Some other Greek “Logicians” were also extremely involved, and they were philosophers of language just as the Indians. Their main duty by then was to explore forms that certain languages were introduced and also the relationship that existed between words, as well as the world. However, the work that the Greek men were performing with language would also be dictated by some ethical agendas.
Therefore, the conventional portray of these languages within ancient China formed much bigger or larger stress on the functionality, while undertaken as pragmatic instrument related to regulation of behavior than on the power to portray the world using words. Due to that, certain Greek and Chinese Philosophers of language were mainly interested in changing the use of language so as to provide desirable measures on the way that rhetoric would be misused and misunderstood thus twisting the regulative main function of language.

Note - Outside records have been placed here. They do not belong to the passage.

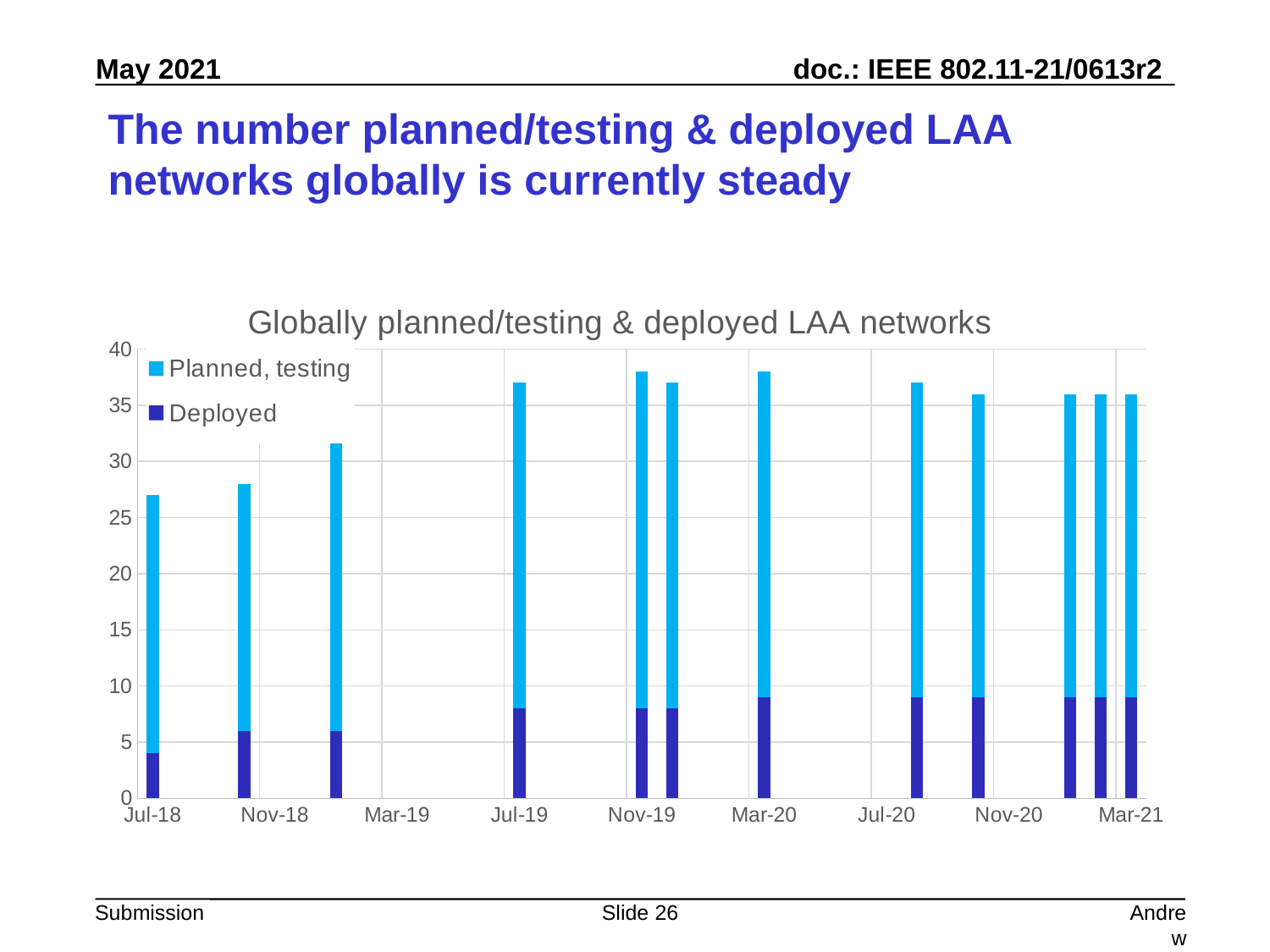
What is the title of the chart? Globally planned/testing & deployed LAA networks What kind of chart is shown on the slide? Stacked bar chart Is the Deployed value for Jul-18 greater or less than 5? less Is the total height of the Mar-20 bar greater or less than 35? greater Which series is shown in dark blue? Deployed Is the total height of the Jul-19 bar greater or less than 35? greater Do the total bar heights generally rise or fall from Jul-18 to Jul-19? rise Which bar has the lowest total height? Jul-18 How many series does the legend list? 2 Which bar is taller in total, Jul-18 or Jul-19? Jul-19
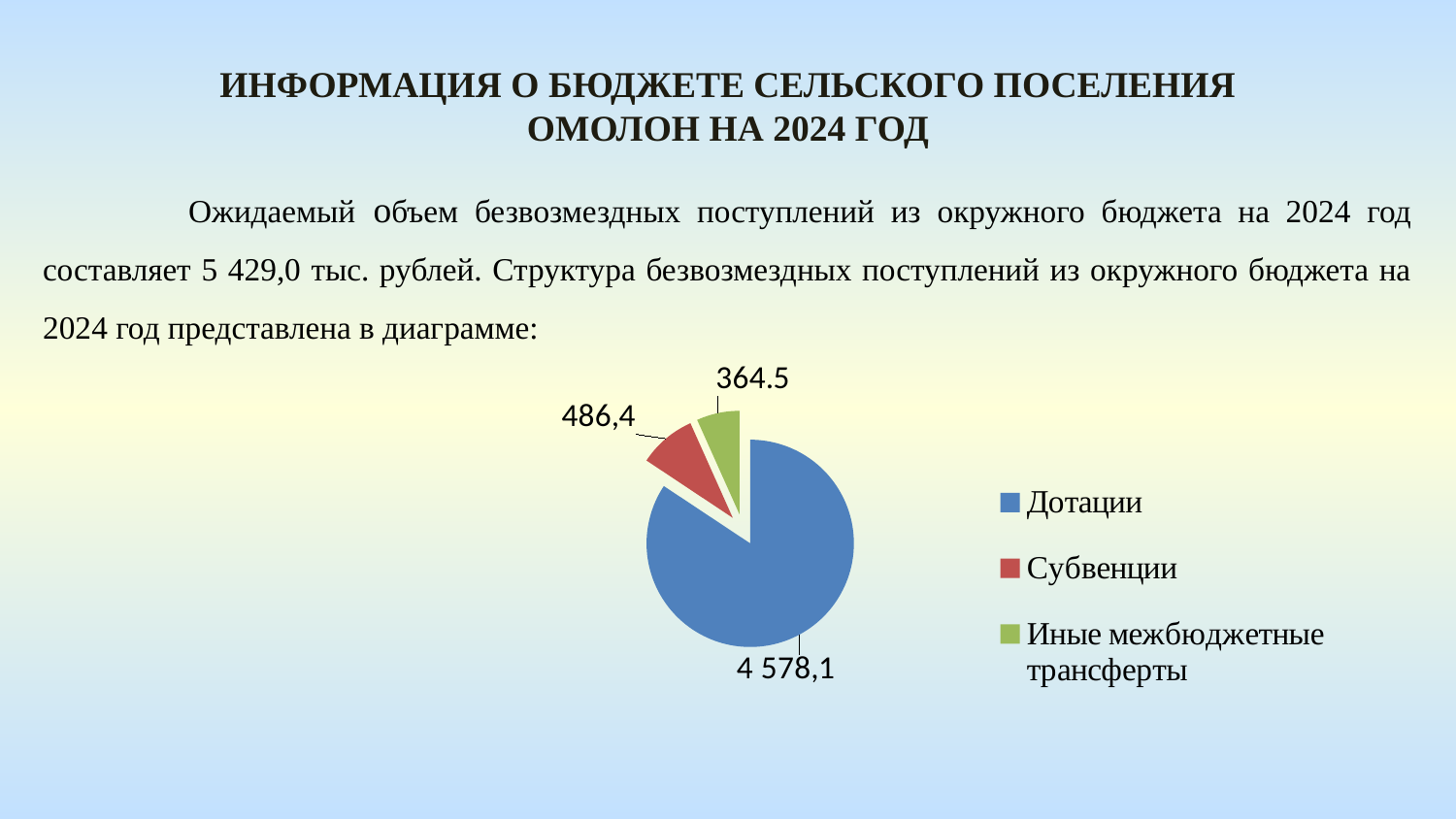
Which category has the smallest slice in the pie chart? Иные межбюджетные трансферты How many entries does the legend of the pie chart list? 3 What is the value shown for Субвенции in the pie chart? 486,4 What kind of chart is shown on the slide? pie chart What is the value shown for Дотации in the pie chart? 4 578,1 What is the difference between the values for Субвенции and Иные межбюджетные трансферты? 121,9 Which is larger in the pie chart, Субвенции or Иные межбюджетные трансферты? Субвенции What is the value shown for Иные межбюджетные трансферты in the pie chart? 364.5 Which colour represents Субвенции in the pie chart? red What is the difference between the values for Дотации and Субвенции? 4 091,7 Which category has the largest slice in the pie chart? Дотации How many slices does the pie chart have? 3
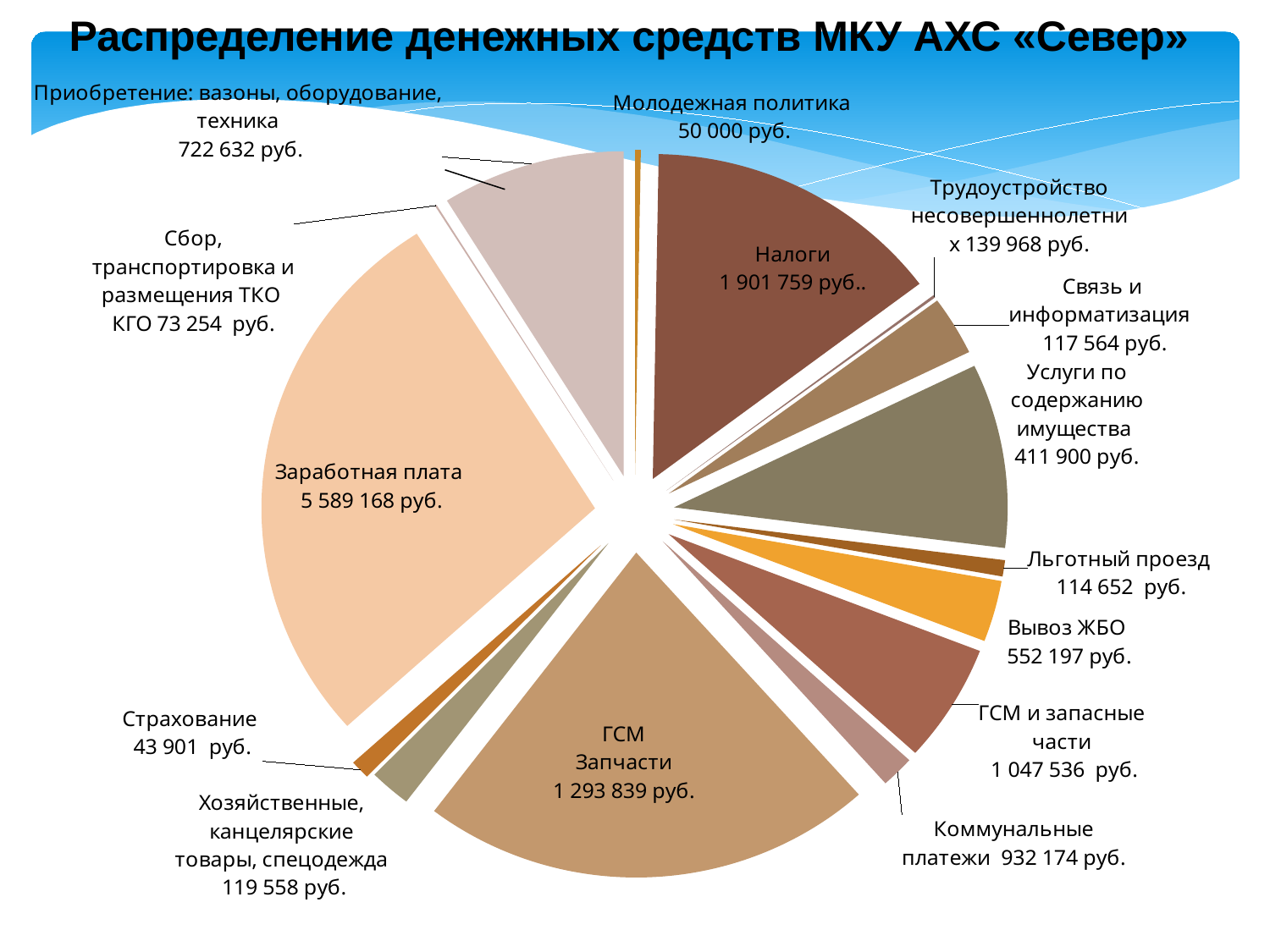
What is the value for Налоги? 1 901 759 руб. What is the value for Страхование? 43 901 руб. What is the value for Заработная плата? 5 589 168 руб. How many slices does the pie chart have? 15 What is the difference between Налоги and ГСМ и запасные части? 854 223 руб. What is the value for Коммунальные платежи? 932 174 руб. Which category has the largest slice? Заработная плата What kind of chart is shown on the slide? pie chart Which is larger: Коммунальные платежи or ГСМ Запчасти? ГСМ Запчасти What is the value for Вывоз ЖБО? 552 197 руб. Which category has the smallest value? Страхование What is the title of the chart? Распределение денежных средств МКУ АХС «Север»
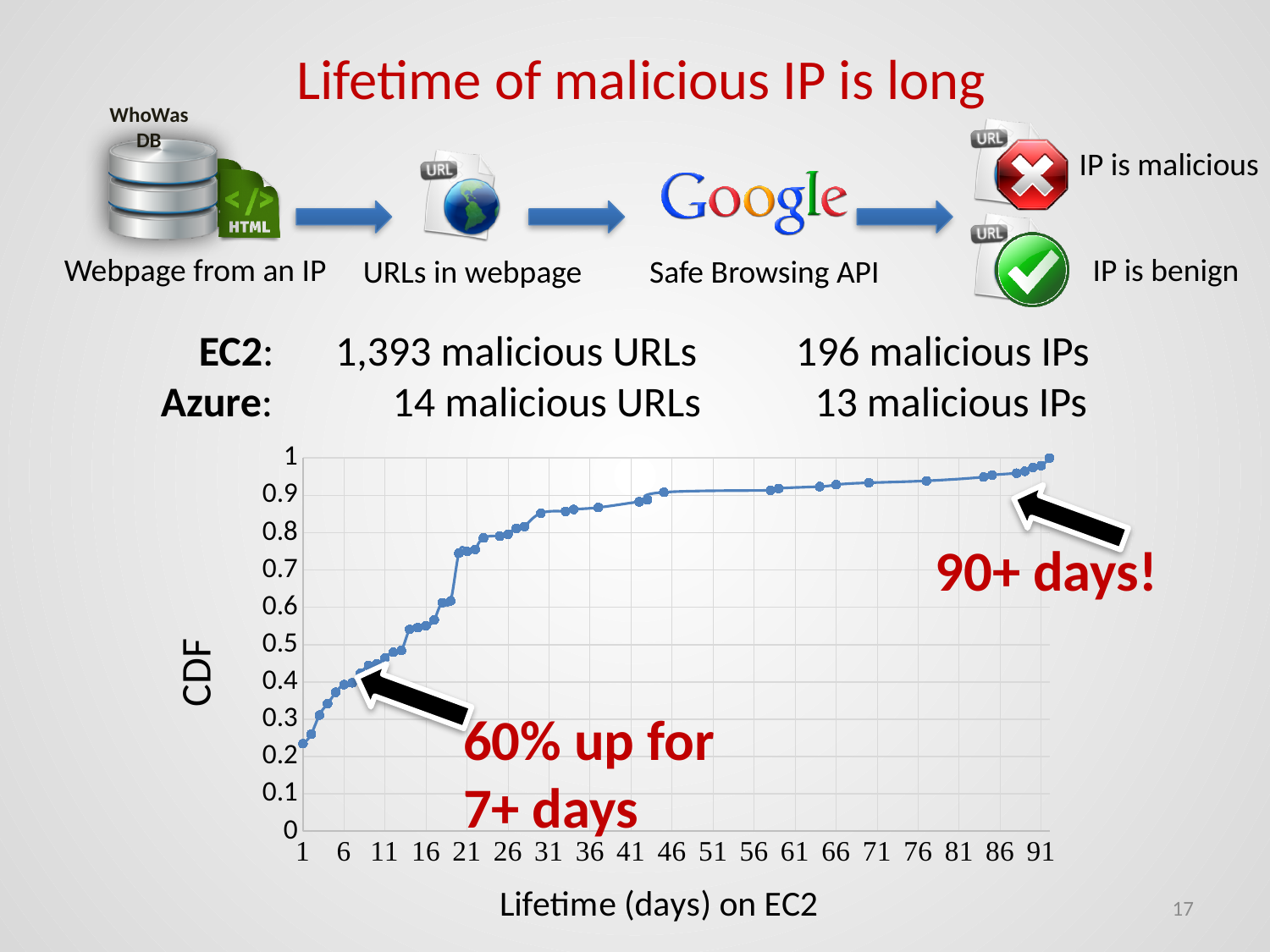
What is the title of the x axis of the chart? Lifetime (days) on EC2 Is the CDF value at a lifetime of 1 day greater or less than 0.3? less Is the CDF value at a lifetime of 31 days greater or less than 0.8? greater What kind of chart is shown on the slide? line chart What annotation text is placed near the right end of the curve? 90+ days! Is the CDF value at 21 days larger or smaller than the CDF value at 11 days? larger Is the CDF value at a lifetime of 46 days greater or less than 0.8? greater Which lifetime value on the x axis has the lowest CDF value? 1 Do the CDF values rise or fall as the lifetime in days increases along the x axis? rise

In conclusion, logicians in the ancient Chinese had a great contribution in linguistics. They introduced grammar in China and contribute to other improvement, for instance in mathematics, from the Greeks and other forms of science. The Chinese had similar logic with the Indians as compared to the Greeks. Mohist period was the main period when all this happened as well as Confucius era.
Works Cited
Schwartz, Benjamin Isadore. The World of Thought in Ancient China. Harvard: Harvard University Press, 2009. Print.
Shankman, Steven and Stephen W. Durrant. Early China/Ancient Greece: Thinking through Comparisons. New York: SUNY Press, 2002. Print.
Wright, David Curtis. The History of China. Santa Barbara: ABC-CLIO, 2011. Print.